The company also advises users to change the password on any other online service, in case that they have used the same one as the one that was stolen.
How to stay protected online?
WhiteHat Security’s senior director, Katie Carty Tierney stated that this security incident should serve as a reminder that all of the personal info is at risk at all times. This is especially true when it comes to web apps, which are basically vulnerable non-stop. She added that the companies need to start using much stronger password protection methods, but the users have a part to play in protecting themselves too.
Encrypted passwords are a good start, but the firms should not stop with the security measures just because the encryption is in place. The best practice would be to use unique passwords for each website, and the entire online community should strive towards this. The less strict our personal security is, the riskier it gets for users’ personal data.

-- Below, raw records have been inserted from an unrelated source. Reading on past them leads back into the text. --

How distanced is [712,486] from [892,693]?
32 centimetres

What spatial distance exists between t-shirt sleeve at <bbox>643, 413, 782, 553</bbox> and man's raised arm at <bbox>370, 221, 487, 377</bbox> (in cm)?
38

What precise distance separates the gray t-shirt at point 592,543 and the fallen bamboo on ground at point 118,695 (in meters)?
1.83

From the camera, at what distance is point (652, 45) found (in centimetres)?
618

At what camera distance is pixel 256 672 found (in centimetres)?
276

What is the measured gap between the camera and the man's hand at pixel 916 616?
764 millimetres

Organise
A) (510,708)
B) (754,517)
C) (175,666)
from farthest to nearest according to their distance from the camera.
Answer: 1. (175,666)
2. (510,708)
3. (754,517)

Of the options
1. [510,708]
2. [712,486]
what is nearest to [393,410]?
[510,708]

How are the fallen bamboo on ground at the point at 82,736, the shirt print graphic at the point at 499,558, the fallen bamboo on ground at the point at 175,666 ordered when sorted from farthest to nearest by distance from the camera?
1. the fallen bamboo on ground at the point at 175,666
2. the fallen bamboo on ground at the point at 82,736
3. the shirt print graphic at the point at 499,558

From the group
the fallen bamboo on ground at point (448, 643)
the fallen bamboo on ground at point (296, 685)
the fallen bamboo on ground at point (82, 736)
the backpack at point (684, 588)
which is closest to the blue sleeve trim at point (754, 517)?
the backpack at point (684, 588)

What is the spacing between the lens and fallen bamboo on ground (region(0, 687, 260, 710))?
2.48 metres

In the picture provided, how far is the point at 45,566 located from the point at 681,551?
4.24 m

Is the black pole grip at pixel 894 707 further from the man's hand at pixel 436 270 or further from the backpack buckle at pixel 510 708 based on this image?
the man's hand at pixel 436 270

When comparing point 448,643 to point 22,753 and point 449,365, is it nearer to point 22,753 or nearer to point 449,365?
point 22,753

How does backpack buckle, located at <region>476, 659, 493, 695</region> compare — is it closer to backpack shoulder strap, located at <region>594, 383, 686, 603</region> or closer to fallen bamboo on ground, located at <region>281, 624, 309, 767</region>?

Tierney ended by giving several tips to those looking to secure their accounts even more. The first tip is to use different passwords for each website, so that other accounts would not be compromised if one of them is hacked. The second tip is to use two-factor authentication whenever and wherever that is possible. Next, it would be best if users would only use websites with SSL. Users can check if the website is secured by checking if ‘https://’ appears at the beginning of the URL.
Finally, the last tip is to not click on links or attachments received via email or instant messages. At least unless the user is completely sure who sent the email/IM, and what the message contains. Otherwise, each click is a gamble that might have very bad consequences if the user’s luck runs out.